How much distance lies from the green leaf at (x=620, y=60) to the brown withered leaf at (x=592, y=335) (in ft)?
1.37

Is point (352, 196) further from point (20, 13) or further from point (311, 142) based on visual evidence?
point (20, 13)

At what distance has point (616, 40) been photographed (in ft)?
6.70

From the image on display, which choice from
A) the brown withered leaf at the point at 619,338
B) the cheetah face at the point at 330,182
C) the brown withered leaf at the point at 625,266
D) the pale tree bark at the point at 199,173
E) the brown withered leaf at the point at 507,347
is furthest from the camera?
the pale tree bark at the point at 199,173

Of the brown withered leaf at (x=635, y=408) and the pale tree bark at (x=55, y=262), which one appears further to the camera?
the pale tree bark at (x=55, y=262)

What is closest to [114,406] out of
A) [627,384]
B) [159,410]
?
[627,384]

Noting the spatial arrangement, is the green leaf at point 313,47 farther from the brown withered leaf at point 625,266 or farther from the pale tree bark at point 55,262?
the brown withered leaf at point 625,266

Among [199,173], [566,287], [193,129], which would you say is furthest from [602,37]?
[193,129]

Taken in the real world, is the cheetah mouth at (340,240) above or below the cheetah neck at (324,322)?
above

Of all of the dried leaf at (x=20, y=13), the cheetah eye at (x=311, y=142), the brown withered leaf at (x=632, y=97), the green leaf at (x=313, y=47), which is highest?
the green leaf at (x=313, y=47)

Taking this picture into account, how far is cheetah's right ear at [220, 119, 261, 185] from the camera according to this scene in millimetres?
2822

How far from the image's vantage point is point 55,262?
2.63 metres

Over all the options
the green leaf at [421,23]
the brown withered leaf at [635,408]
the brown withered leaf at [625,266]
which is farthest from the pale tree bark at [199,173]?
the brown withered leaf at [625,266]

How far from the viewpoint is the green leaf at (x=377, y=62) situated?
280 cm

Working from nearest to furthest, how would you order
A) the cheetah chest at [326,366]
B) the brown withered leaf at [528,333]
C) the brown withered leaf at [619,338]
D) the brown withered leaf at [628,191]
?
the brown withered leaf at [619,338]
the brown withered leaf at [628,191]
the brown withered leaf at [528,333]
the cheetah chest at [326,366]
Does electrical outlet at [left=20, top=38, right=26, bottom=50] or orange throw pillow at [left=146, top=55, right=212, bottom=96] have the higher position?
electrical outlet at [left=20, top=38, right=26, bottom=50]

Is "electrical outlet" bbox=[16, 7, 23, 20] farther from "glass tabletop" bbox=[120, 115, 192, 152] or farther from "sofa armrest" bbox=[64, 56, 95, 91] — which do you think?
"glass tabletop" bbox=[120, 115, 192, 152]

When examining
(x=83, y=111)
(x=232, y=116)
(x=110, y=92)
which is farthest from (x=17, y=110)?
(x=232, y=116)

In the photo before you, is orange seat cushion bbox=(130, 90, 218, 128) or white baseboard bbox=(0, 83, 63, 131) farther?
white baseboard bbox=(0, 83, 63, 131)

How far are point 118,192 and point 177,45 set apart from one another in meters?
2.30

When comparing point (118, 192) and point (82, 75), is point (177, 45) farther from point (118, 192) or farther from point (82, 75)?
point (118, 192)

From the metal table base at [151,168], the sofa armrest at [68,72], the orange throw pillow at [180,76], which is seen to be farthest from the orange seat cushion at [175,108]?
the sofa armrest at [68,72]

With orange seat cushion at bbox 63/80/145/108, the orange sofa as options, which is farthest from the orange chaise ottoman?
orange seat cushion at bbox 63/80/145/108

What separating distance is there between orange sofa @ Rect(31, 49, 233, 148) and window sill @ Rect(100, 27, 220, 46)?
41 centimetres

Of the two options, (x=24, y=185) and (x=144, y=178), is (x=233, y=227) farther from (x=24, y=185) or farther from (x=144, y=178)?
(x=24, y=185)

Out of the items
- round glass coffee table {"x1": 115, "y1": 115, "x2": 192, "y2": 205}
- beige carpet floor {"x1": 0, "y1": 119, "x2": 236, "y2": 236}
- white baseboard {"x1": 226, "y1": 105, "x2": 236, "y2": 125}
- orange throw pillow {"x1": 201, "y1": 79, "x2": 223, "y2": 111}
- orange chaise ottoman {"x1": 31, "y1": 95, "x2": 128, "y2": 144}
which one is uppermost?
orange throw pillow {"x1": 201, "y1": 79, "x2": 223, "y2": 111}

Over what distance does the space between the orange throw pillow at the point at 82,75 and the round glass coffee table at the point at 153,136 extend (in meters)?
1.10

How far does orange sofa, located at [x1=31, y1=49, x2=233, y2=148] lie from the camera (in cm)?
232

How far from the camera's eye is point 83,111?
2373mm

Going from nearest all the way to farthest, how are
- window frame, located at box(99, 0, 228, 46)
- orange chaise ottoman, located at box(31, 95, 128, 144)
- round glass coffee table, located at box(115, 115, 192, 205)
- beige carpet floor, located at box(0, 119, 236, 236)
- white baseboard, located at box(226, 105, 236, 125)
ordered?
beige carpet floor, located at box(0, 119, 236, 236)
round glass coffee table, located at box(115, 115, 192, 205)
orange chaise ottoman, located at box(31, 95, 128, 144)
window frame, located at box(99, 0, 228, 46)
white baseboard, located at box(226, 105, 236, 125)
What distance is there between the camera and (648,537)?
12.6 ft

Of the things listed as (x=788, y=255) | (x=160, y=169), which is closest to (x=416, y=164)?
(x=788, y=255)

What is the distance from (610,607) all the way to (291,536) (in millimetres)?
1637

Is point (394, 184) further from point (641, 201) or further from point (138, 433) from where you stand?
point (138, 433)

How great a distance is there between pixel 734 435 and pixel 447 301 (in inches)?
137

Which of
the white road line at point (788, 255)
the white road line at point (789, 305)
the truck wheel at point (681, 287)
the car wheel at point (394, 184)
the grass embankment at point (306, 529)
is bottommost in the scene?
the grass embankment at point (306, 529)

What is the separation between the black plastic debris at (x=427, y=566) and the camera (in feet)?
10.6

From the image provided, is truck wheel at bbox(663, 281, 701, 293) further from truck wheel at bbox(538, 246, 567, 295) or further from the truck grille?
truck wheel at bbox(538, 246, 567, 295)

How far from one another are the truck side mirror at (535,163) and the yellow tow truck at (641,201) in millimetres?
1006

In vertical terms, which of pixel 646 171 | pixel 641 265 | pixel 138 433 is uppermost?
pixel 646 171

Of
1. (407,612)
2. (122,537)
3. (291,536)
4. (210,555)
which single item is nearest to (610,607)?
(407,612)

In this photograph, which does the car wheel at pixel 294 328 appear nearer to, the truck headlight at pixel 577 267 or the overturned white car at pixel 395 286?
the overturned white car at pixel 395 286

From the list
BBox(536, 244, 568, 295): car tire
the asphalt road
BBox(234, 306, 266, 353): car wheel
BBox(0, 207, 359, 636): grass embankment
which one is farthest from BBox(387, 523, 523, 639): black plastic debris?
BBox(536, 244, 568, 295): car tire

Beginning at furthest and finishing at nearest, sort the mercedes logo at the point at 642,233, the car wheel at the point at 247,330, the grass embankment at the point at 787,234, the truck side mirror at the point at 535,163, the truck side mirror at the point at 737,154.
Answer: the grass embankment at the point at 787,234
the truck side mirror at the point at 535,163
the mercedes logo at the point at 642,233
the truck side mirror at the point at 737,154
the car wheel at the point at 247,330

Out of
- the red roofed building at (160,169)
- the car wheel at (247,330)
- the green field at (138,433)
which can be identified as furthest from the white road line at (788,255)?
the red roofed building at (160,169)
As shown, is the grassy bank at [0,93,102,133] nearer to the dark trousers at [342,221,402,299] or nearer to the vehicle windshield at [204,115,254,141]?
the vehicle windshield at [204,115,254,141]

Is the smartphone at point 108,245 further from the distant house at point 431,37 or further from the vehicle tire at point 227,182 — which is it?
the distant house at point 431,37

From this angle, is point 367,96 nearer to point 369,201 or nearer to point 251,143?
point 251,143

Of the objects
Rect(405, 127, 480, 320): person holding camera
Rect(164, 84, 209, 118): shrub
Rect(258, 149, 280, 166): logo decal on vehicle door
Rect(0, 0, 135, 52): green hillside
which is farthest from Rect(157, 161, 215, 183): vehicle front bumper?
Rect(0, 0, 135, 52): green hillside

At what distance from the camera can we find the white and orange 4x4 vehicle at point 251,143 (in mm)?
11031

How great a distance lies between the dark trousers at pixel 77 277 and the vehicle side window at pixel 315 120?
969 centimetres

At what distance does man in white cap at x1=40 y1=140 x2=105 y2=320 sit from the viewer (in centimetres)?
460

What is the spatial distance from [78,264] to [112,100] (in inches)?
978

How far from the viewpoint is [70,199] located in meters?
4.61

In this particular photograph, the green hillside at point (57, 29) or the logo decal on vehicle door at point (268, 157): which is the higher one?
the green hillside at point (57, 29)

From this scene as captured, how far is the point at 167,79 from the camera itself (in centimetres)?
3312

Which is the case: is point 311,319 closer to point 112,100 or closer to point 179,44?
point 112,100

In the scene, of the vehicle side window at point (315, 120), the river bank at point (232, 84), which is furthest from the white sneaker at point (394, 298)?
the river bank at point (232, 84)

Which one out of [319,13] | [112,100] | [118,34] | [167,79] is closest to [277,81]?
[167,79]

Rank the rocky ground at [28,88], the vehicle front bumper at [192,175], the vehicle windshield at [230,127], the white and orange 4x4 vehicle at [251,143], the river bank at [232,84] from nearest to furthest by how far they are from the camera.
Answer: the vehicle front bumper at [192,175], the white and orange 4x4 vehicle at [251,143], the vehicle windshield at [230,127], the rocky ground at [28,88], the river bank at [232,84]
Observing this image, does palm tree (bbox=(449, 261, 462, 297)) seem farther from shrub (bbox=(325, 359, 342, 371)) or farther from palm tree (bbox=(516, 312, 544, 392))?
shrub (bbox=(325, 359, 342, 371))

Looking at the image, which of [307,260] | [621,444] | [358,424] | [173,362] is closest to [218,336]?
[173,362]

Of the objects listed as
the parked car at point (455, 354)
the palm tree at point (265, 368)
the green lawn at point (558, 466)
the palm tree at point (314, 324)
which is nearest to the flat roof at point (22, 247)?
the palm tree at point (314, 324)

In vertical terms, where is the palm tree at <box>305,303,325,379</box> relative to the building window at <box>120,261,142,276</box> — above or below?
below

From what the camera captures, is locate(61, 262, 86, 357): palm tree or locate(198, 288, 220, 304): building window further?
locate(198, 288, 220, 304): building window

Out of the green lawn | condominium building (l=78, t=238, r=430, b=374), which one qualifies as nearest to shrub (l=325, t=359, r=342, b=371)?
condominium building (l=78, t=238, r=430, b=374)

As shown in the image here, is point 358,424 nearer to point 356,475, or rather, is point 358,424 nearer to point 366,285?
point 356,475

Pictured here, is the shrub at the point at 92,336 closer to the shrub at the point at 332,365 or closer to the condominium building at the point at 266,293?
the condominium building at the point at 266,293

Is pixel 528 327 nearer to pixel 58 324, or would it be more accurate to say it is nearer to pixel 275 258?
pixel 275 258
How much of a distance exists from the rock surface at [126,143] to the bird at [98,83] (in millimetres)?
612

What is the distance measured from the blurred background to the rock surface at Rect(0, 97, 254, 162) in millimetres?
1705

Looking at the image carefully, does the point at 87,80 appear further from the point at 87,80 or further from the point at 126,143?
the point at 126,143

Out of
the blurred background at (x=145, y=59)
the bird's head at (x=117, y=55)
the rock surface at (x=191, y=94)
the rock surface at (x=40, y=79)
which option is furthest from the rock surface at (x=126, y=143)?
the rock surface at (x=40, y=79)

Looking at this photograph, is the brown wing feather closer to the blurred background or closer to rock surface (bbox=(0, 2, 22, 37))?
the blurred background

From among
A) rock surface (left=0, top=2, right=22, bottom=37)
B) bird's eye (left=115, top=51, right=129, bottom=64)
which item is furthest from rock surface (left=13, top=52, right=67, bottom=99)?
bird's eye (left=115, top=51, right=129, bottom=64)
====
INSTRUCTIONS FOR THE TASK: Every line from the one containing "Is pixel 528" through the last line of the entries must be written out verbatim, and no other line.

RIGHT ANSWER:
Is pixel 528 327 nearer to pixel 58 324, or would it be more accurate to say it is nearer to pixel 275 258?
pixel 275 258
How much of a distance exists from the rock surface at [126,143] to the bird at [98,83] (in millimetres)?
612

What is the distance measured from the blurred background to the rock surface at Rect(0, 97, 254, 162) in millimetres?
1705

Looking at the image carefully, does the point at 87,80 appear further from the point at 87,80 or further from the point at 126,143?
the point at 126,143

Out of
the blurred background at (x=145, y=59)
the bird's head at (x=117, y=55)
the rock surface at (x=191, y=94)
the rock surface at (x=40, y=79)
which option is furthest from the rock surface at (x=126, y=143)?
the rock surface at (x=40, y=79)

Looking at this photograph, is the brown wing feather closer to the blurred background or closer to rock surface (bbox=(0, 2, 22, 37))?
the blurred background

From among
A) rock surface (left=0, top=2, right=22, bottom=37)
B) bird's eye (left=115, top=51, right=129, bottom=64)
which item is furthest from rock surface (left=13, top=52, right=67, bottom=99)?
bird's eye (left=115, top=51, right=129, bottom=64)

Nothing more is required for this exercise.